Ingredients
Method
Preparation
- Preheat your oven to 350°F (175°C) and grease a 10-cup oven-safe dome pan or bowl, then dust it lightly with flour.
- In a bowl, whisk together the flour, baking powder, and salt.
- In a separate bowl, blend the butter and granulated sugar until airy and fluffy.
- Beat in the eggs one by one, then mix in the vanilla extract.
- Alternate adding the dry ingredients and milk into the butter mixture, stirring gently just until combined.
- Pour half of the batter into the prepared pan and dollop the warmed raspberry preserves on top.
- Cover with the remaining batter and swirl gently with a knife or skewer.
Baking
- Bake for 45 to 55 minutes until a toothpick inserted comes out clean.

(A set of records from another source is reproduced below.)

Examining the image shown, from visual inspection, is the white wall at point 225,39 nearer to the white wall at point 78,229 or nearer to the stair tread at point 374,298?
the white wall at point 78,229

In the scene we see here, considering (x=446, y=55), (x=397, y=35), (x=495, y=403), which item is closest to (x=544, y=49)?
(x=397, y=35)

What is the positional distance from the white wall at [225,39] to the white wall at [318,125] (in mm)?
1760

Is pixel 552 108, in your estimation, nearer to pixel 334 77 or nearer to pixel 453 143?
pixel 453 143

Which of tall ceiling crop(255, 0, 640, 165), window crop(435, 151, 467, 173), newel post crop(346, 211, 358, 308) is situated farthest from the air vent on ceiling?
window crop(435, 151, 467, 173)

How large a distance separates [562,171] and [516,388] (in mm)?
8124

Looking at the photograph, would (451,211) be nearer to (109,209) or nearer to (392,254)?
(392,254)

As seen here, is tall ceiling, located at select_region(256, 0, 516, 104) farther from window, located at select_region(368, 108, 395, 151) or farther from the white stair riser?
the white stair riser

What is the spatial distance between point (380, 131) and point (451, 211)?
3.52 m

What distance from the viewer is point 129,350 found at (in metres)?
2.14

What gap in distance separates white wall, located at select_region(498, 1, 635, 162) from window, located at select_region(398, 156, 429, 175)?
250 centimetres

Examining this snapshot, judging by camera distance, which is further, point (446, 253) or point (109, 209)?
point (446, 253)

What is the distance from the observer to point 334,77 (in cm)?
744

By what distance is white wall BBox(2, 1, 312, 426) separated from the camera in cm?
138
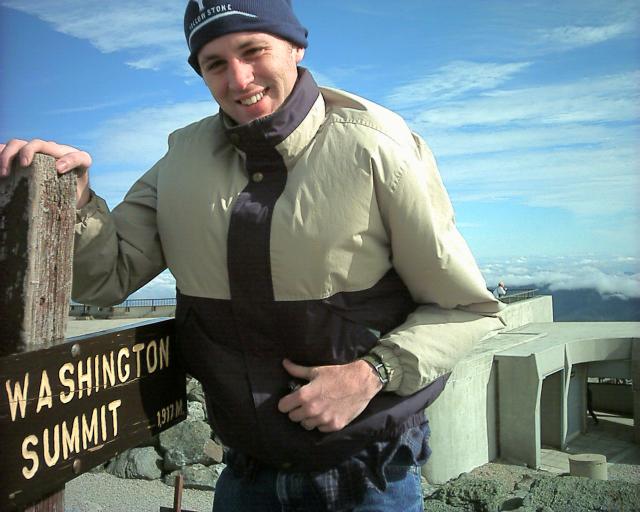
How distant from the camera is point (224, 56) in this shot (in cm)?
201

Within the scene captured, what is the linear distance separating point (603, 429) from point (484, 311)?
27716mm

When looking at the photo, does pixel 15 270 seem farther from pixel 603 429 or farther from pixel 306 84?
pixel 603 429

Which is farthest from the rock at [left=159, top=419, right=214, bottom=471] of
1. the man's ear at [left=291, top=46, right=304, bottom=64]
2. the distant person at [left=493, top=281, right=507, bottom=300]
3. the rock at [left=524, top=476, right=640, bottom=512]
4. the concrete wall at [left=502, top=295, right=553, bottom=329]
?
the distant person at [left=493, top=281, right=507, bottom=300]

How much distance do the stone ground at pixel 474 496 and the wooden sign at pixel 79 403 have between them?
5.11 metres

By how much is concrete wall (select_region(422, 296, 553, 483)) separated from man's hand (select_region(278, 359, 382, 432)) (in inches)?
620

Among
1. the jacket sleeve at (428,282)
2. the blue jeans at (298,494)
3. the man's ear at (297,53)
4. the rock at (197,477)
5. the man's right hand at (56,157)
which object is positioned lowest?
the rock at (197,477)

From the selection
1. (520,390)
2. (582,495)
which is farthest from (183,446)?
(520,390)

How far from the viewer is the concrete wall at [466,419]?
1784cm

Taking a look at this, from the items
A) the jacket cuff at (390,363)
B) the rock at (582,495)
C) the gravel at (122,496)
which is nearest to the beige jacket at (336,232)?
the jacket cuff at (390,363)

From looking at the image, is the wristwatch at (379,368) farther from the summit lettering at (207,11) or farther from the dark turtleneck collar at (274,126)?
the summit lettering at (207,11)

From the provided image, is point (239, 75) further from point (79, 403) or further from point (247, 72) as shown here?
point (79, 403)

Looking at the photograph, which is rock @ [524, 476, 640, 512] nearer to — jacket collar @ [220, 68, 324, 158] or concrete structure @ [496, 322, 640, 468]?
jacket collar @ [220, 68, 324, 158]

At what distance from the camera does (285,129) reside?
1979mm

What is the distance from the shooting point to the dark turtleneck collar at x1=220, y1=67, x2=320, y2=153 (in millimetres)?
1975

- Allow the cake to cool for ten minutes in the pan before transferring it to a wire rack.
Finishing Touches
- Brush the outer layer of the cake with water or syrup and press the sweetened shredded coconut onto it.
- Dust with powdered sugar if desired.
Serving
- Slice into generous portions and serve with whipped cream or ice cream and fresh raspberries.
Notes
Ensure butter and eggs are at room temperature for the best texture. Allowing the cake to rest overnight enhances flavor and moisture.